Há duas semanas, a secretária da Segurança Nacional norte-americana, Kristi Noem, esteve no Equador.
Noem visitou as bases militares de Manta e Salinas, na costa equatoriana, onde Washington estudava a possibilidade de os Estados Unidos reinstalarem uma presença militar no país.
Isto caso esta proposta viesse a merecer o "sim" no referendo de domingo passado. A atual Constituição equatoriana, aprovada em 2008, levou as forças armadas dos Estados Unidos a saírem do país no ano seguinte.

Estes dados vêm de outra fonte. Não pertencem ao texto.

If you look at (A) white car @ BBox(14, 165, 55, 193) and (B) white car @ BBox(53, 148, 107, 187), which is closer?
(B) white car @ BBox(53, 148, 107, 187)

No entanto, o "não" venceu nesta questão - como em todas as quatro colocadas a voto -, que visava uma revisão da Constituição que incluía o levantamento da proibição do país albergar bases militares estrangeiras.
Na semana passada, a Administração dos Estados Unidos também anunciou um acordo com o Equador para eliminar, em alguns produtos, as tarifas impostas pelo Presidente Donald Trump ao país andino, que começaram em abril em 10% e aumentaram para 15% a partir de agosto.
De acordo com o Ministério da Produção, Comércio Exterior e Investimentos do Equador, os Estados Unidos eliminaram a sobretaxa sobre 105 produtos, mas ainda se encontra "em desenvolvimento" um processo de negociação comercial relativo a outros produtos.